"Le bonheur s'additionne" et quand il tombe à l'eau, on va le cueillir ailleurs

Premier film d'Agnès Varda que je vois, une légère appréhension me guette: je ne voudrais pas passer à côté du cinéma de cette femme qui a l'air tellement pleine d'énergie... Canal propose dans son catalogue Le Bonheur, ça m'a l'air d'être une chouette porte d'entrée vers l'univers de Varda.


Ce qui m'a clairement frappé durant le visionnage, c'est sans aucun doute la malice technique du film: entre ce qui est dit, ce qui est montré, les fondus au cours du film ou la scène d'introduction avec des tournesols qui semblent comme dialoguer et annoncer la destinée future du couple, c'était aussi agréable que jouissif à regarder.
La meilleure scène illustrant tout cela est selon moi le rendez-vous au café de l'homme avec son amante. Je ne sais pas comment Varda a fait pour me donner cette impression mais la tension est géniale et maîtrisée: il semblerait que tous les couples autour soient des amants, à chaque plan du dialogue, un élément d'arrière plan rajoute de l'interdit à la situation. Des panneaux "Mystère" ou "tentation" à la bouche d'incendie, la mise en scène est vraiment belle et utile.
Puis c'est franchement agréable de voir une mise en scène qui résonne bien avec la Nouvelle Vague sans paraître incompréhensible (ce que je ressens lorsque je regarde quelques Godard, parce que je ne me suis pas encore intéressé en détail au type...).
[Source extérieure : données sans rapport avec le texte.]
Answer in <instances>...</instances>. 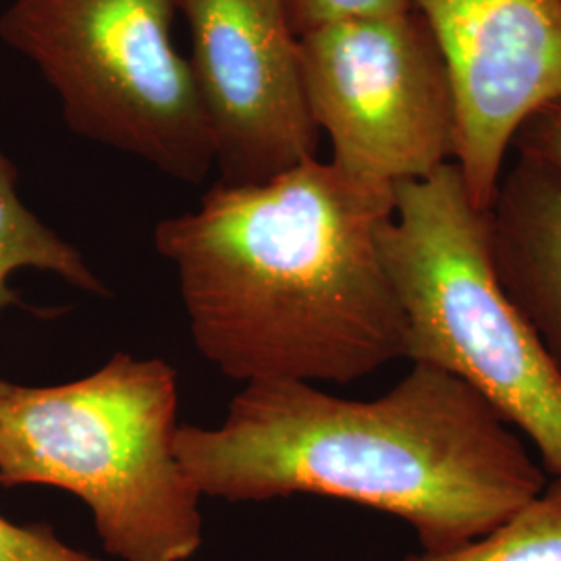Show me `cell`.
I'll return each mask as SVG.
<instances>
[{"label":"cell","mask_w":561,"mask_h":561,"mask_svg":"<svg viewBox=\"0 0 561 561\" xmlns=\"http://www.w3.org/2000/svg\"><path fill=\"white\" fill-rule=\"evenodd\" d=\"M393 192L333 162L273 180L217 183L192 213L157 225L178 271L192 340L248 382H347L405 358V321L379 254Z\"/></svg>","instance_id":"cell-1"},{"label":"cell","mask_w":561,"mask_h":561,"mask_svg":"<svg viewBox=\"0 0 561 561\" xmlns=\"http://www.w3.org/2000/svg\"><path fill=\"white\" fill-rule=\"evenodd\" d=\"M175 449L202 495L356 503L405 522L422 551L479 539L547 484L518 433L426 364L375 400L310 382H248L219 426H180Z\"/></svg>","instance_id":"cell-2"},{"label":"cell","mask_w":561,"mask_h":561,"mask_svg":"<svg viewBox=\"0 0 561 561\" xmlns=\"http://www.w3.org/2000/svg\"><path fill=\"white\" fill-rule=\"evenodd\" d=\"M178 370L117 354L53 387L0 385V486H55L88 505L121 561H190L204 541L202 493L175 437Z\"/></svg>","instance_id":"cell-3"},{"label":"cell","mask_w":561,"mask_h":561,"mask_svg":"<svg viewBox=\"0 0 561 561\" xmlns=\"http://www.w3.org/2000/svg\"><path fill=\"white\" fill-rule=\"evenodd\" d=\"M379 254L405 321V360L449 373L561 479V375L497 277L489 215L454 162L393 190Z\"/></svg>","instance_id":"cell-4"},{"label":"cell","mask_w":561,"mask_h":561,"mask_svg":"<svg viewBox=\"0 0 561 561\" xmlns=\"http://www.w3.org/2000/svg\"><path fill=\"white\" fill-rule=\"evenodd\" d=\"M178 13L180 0H11L0 41L41 71L76 134L201 183L217 154Z\"/></svg>","instance_id":"cell-5"},{"label":"cell","mask_w":561,"mask_h":561,"mask_svg":"<svg viewBox=\"0 0 561 561\" xmlns=\"http://www.w3.org/2000/svg\"><path fill=\"white\" fill-rule=\"evenodd\" d=\"M300 62L312 119L347 178L393 192L454 161L451 80L416 9L312 30Z\"/></svg>","instance_id":"cell-6"},{"label":"cell","mask_w":561,"mask_h":561,"mask_svg":"<svg viewBox=\"0 0 561 561\" xmlns=\"http://www.w3.org/2000/svg\"><path fill=\"white\" fill-rule=\"evenodd\" d=\"M180 13L219 183H262L317 159L321 131L285 0H180Z\"/></svg>","instance_id":"cell-7"},{"label":"cell","mask_w":561,"mask_h":561,"mask_svg":"<svg viewBox=\"0 0 561 561\" xmlns=\"http://www.w3.org/2000/svg\"><path fill=\"white\" fill-rule=\"evenodd\" d=\"M456 101L454 164L489 210L522 123L561 99V0H412Z\"/></svg>","instance_id":"cell-8"},{"label":"cell","mask_w":561,"mask_h":561,"mask_svg":"<svg viewBox=\"0 0 561 561\" xmlns=\"http://www.w3.org/2000/svg\"><path fill=\"white\" fill-rule=\"evenodd\" d=\"M486 215L503 289L561 375V181L516 159Z\"/></svg>","instance_id":"cell-9"},{"label":"cell","mask_w":561,"mask_h":561,"mask_svg":"<svg viewBox=\"0 0 561 561\" xmlns=\"http://www.w3.org/2000/svg\"><path fill=\"white\" fill-rule=\"evenodd\" d=\"M25 268L53 273L88 294H108L80 250L62 240L21 202L15 167L0 150V312L20 301L9 287V279Z\"/></svg>","instance_id":"cell-10"},{"label":"cell","mask_w":561,"mask_h":561,"mask_svg":"<svg viewBox=\"0 0 561 561\" xmlns=\"http://www.w3.org/2000/svg\"><path fill=\"white\" fill-rule=\"evenodd\" d=\"M401 561H561V479L479 539Z\"/></svg>","instance_id":"cell-11"},{"label":"cell","mask_w":561,"mask_h":561,"mask_svg":"<svg viewBox=\"0 0 561 561\" xmlns=\"http://www.w3.org/2000/svg\"><path fill=\"white\" fill-rule=\"evenodd\" d=\"M291 27L298 36L340 21L400 15L414 9L412 0H285Z\"/></svg>","instance_id":"cell-12"},{"label":"cell","mask_w":561,"mask_h":561,"mask_svg":"<svg viewBox=\"0 0 561 561\" xmlns=\"http://www.w3.org/2000/svg\"><path fill=\"white\" fill-rule=\"evenodd\" d=\"M0 561H102L60 541L46 524L21 526L0 516Z\"/></svg>","instance_id":"cell-13"},{"label":"cell","mask_w":561,"mask_h":561,"mask_svg":"<svg viewBox=\"0 0 561 561\" xmlns=\"http://www.w3.org/2000/svg\"><path fill=\"white\" fill-rule=\"evenodd\" d=\"M516 159L533 162L561 181V99L522 123L512 141Z\"/></svg>","instance_id":"cell-14"}]
</instances>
C'est frais, les thématiques abordées sont super précurseuses, on a presque toute la philosophie de mai68 si c'était résumé à de l'amour.
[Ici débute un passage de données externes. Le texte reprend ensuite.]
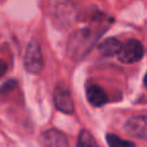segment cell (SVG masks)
I'll return each instance as SVG.
<instances>
[{"label":"cell","instance_id":"obj_3","mask_svg":"<svg viewBox=\"0 0 147 147\" xmlns=\"http://www.w3.org/2000/svg\"><path fill=\"white\" fill-rule=\"evenodd\" d=\"M116 56L123 63H134L143 57V45L137 39H130L125 44H121Z\"/></svg>","mask_w":147,"mask_h":147},{"label":"cell","instance_id":"obj_12","mask_svg":"<svg viewBox=\"0 0 147 147\" xmlns=\"http://www.w3.org/2000/svg\"><path fill=\"white\" fill-rule=\"evenodd\" d=\"M7 70H8L7 63H5L4 61H1V59H0V78H1L3 75H5V72H7Z\"/></svg>","mask_w":147,"mask_h":147},{"label":"cell","instance_id":"obj_1","mask_svg":"<svg viewBox=\"0 0 147 147\" xmlns=\"http://www.w3.org/2000/svg\"><path fill=\"white\" fill-rule=\"evenodd\" d=\"M52 17L56 25L69 27L78 18V9L71 0H56L52 1Z\"/></svg>","mask_w":147,"mask_h":147},{"label":"cell","instance_id":"obj_2","mask_svg":"<svg viewBox=\"0 0 147 147\" xmlns=\"http://www.w3.org/2000/svg\"><path fill=\"white\" fill-rule=\"evenodd\" d=\"M23 63L27 72L38 75L44 69V58L41 53L40 44L36 40H31L28 43L27 48L25 51V57H23Z\"/></svg>","mask_w":147,"mask_h":147},{"label":"cell","instance_id":"obj_5","mask_svg":"<svg viewBox=\"0 0 147 147\" xmlns=\"http://www.w3.org/2000/svg\"><path fill=\"white\" fill-rule=\"evenodd\" d=\"M124 130L129 136L141 140H147V115L132 116L124 124Z\"/></svg>","mask_w":147,"mask_h":147},{"label":"cell","instance_id":"obj_8","mask_svg":"<svg viewBox=\"0 0 147 147\" xmlns=\"http://www.w3.org/2000/svg\"><path fill=\"white\" fill-rule=\"evenodd\" d=\"M120 47H121V43H120L117 39L115 38H109L106 40H103L101 44L98 45V51L102 56L105 57H112L116 56L120 51Z\"/></svg>","mask_w":147,"mask_h":147},{"label":"cell","instance_id":"obj_11","mask_svg":"<svg viewBox=\"0 0 147 147\" xmlns=\"http://www.w3.org/2000/svg\"><path fill=\"white\" fill-rule=\"evenodd\" d=\"M14 86H16V81H14V80L8 81V83H5L4 86L0 89V93H4V92H8V90H12Z\"/></svg>","mask_w":147,"mask_h":147},{"label":"cell","instance_id":"obj_10","mask_svg":"<svg viewBox=\"0 0 147 147\" xmlns=\"http://www.w3.org/2000/svg\"><path fill=\"white\" fill-rule=\"evenodd\" d=\"M106 141L107 143H109L110 146L112 147H117V146H125V147H133L134 146V143L130 142V141H127V140H121V138H119L115 134H107L106 136Z\"/></svg>","mask_w":147,"mask_h":147},{"label":"cell","instance_id":"obj_4","mask_svg":"<svg viewBox=\"0 0 147 147\" xmlns=\"http://www.w3.org/2000/svg\"><path fill=\"white\" fill-rule=\"evenodd\" d=\"M54 106L58 111L63 114H72L74 112V99L70 90L65 85H58L54 89L53 94Z\"/></svg>","mask_w":147,"mask_h":147},{"label":"cell","instance_id":"obj_9","mask_svg":"<svg viewBox=\"0 0 147 147\" xmlns=\"http://www.w3.org/2000/svg\"><path fill=\"white\" fill-rule=\"evenodd\" d=\"M97 141L93 138V136L88 132V130H81L79 134L78 146L79 147H89V146H97Z\"/></svg>","mask_w":147,"mask_h":147},{"label":"cell","instance_id":"obj_7","mask_svg":"<svg viewBox=\"0 0 147 147\" xmlns=\"http://www.w3.org/2000/svg\"><path fill=\"white\" fill-rule=\"evenodd\" d=\"M86 98L89 103L94 107H101L109 101L106 92L99 85H89L86 88Z\"/></svg>","mask_w":147,"mask_h":147},{"label":"cell","instance_id":"obj_13","mask_svg":"<svg viewBox=\"0 0 147 147\" xmlns=\"http://www.w3.org/2000/svg\"><path fill=\"white\" fill-rule=\"evenodd\" d=\"M145 86H146V89H147V72H146V75H145Z\"/></svg>","mask_w":147,"mask_h":147},{"label":"cell","instance_id":"obj_6","mask_svg":"<svg viewBox=\"0 0 147 147\" xmlns=\"http://www.w3.org/2000/svg\"><path fill=\"white\" fill-rule=\"evenodd\" d=\"M41 142L45 146L52 147H66L69 146L66 136L57 129H49L41 134Z\"/></svg>","mask_w":147,"mask_h":147}]
</instances>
Quant au propos de l'oeuvre, je le trouve lui aussi, très intéressant. J'interprète personnellement ce film comme la confrontation de deux conceptions du bonheur. Si on veut faire les baratineurs, on pourrait y voir une inspiration aristotélicienne mais on s'en branle. D'une part, le personnage principal, qui voit le bonheur comme une addition (Bonheur = A+B+C). D'autre part, sa femme mais aussi son amante par moment, qui voit le bonheur comme une multiplication (Bonheur=AxBxC).
C'est très intéressant car cela signifie que l'homme va trouver du bonheur dans sa vie dans différentes sources indépendantes, là ou les femmes qu'il aime voient leur équation dépendantes des autres valeurs, ce qui signifie que dès que quelque chose se passe mal avec la valeur A par exemple, le bonheur réduit.
C'est vraiment génial parce que la plupart des gens pensent comme les femmes du film et c'est assez logique, le polyamour ne semble pas quelque chose vers lequel nous allons naturellement, l'exclusivité du couple est un élément social très fort dans notre société. Et ici, Varda dynamite ces codes de l'amour en nous montrant que c'est vraiment con l'exclusivité parce que ça rend les gens tristes très vite (cf le sort de la pauvre mère et première femme du mari) alors que le mec, ben il cultive son tournesol au jour le jour et à l'arrivée, c'est lui qui aura été le plus heureux dans sa vie. C'est simple comme bonjour et pourtant on continue à avoir une conception strictement exclusive de l'amour, comme si c'était pas si simple en fait...


Bref, Agnès Varda m'a ébloui avec ce film. C'est beau, ça raconte quelque chose d'intéressant, c'est beaucoup trop précurseur et ça se savoure comme une pâtisserie. A découvrir très vite!